Launched on June 27, 2017 — on the eve of Ukraine’s Constitution Day holiday — NotPetya quickly spread to networks in Russia, France, Germany, Italy, Poland, the UK and the US and affected many sectors. “It’s massive,” Christiaan Beek, a lead scientist and principal engineer at McAfee, told WIRED about the situation in Ukraine. “Complete energy companies, the power grid, bus stations, gas stations, the airport, and banks are being targeted.”

The new CISO

It should come as no surprise then that the advice of IT and security experts is now being sought at the highest levels of business. The role of the chief information security officer (CISO) is also changing in response. Acting as the head of IT security, the CISO has traditionally been responsible for things like operational compliance and adherence to ISO standards as well as performing IT security risk assessments and ensuring that the business is using the latest technologies.

However, increasingly, the CISO must now also drive IT security and strategy, guiding everyone from the shop-floor staff to the most senior officials in the business on how best to protect them from cyberattacks. The modern CISO now takes a seat at the boardroom table, ensuring business continuity, come what may.

Modern CISOs need to be visionaries and good communicators in their own right, exerting their influence at all levels of the business to bring about long lasting technological and security change.

End-to-end digitalisation

For industrial businesses, this change cannot come soon enough. The desire to integrate manufacturing networks with the outside world and the increased use of smart data is driving efficiencies and cost savings in sectors from food and beverage, pharmaceutical and automotive to utilities such as gas, water and energy. At the same time, it’s also leaving them vulnerable to attacks that can lead to business disruption and extended periods of downtime.

Part of the reason for this is that many businesses have traditionally operated in silos, with information technology (IT) and operational technology (OT) experts not historically well aligned to the same objectives and outcomes. However, as we increasingly use more internet-connected devices such as PLCs, HMIs, intelligent motor control centres (MCCs), telemetry devices and smart meters — all relaying millions of data points to centralised and often remote SCADA and ERP systems — it will become crucial to take a joined-up approach to industrial operations. Cue end-to-end digitalisation.

For many businesses, replacing hardware and software to allow functionality such as standardised Fieldbus communications, real-time cloud data, analytics and centralised control across every aspect of their operations is neither a cheap undertaking nor one that is quick to enact.
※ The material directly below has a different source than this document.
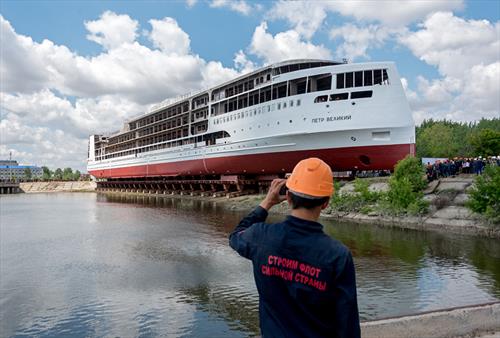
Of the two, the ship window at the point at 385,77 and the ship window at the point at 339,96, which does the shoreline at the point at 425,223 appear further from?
the ship window at the point at 385,77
After all, most engineering plant managers have built up a complex system over many years, retrofitting new components and modules to existing equipment. This is driving the need for end-to-end digitalisation, moving away from fragmented system control, maintenance and upgrade towards a holistic approach that encompasses system-wide transparency, alarms and notifications, including analytics that can deliver actionable insights to improve process efficiency.

At Boulting Technology we’re helping our customers introduce cybersecurity measures to retrofitted equipment in existing industrial setups. Our range of control systems, networking products, intelligent motor control centres and more, form an integrated system that gives engineers easy and secure access to their operation around the clock. Ultimately, end-to-end digitalisation will help companies respond to attacks and breaches in minutes rather than hours or days.

So, while we come to the realisation that cyber attacks are simply a normal part of doing business, take heed of your CISO’s advice and rethink your end-to-end digitalisation strategy.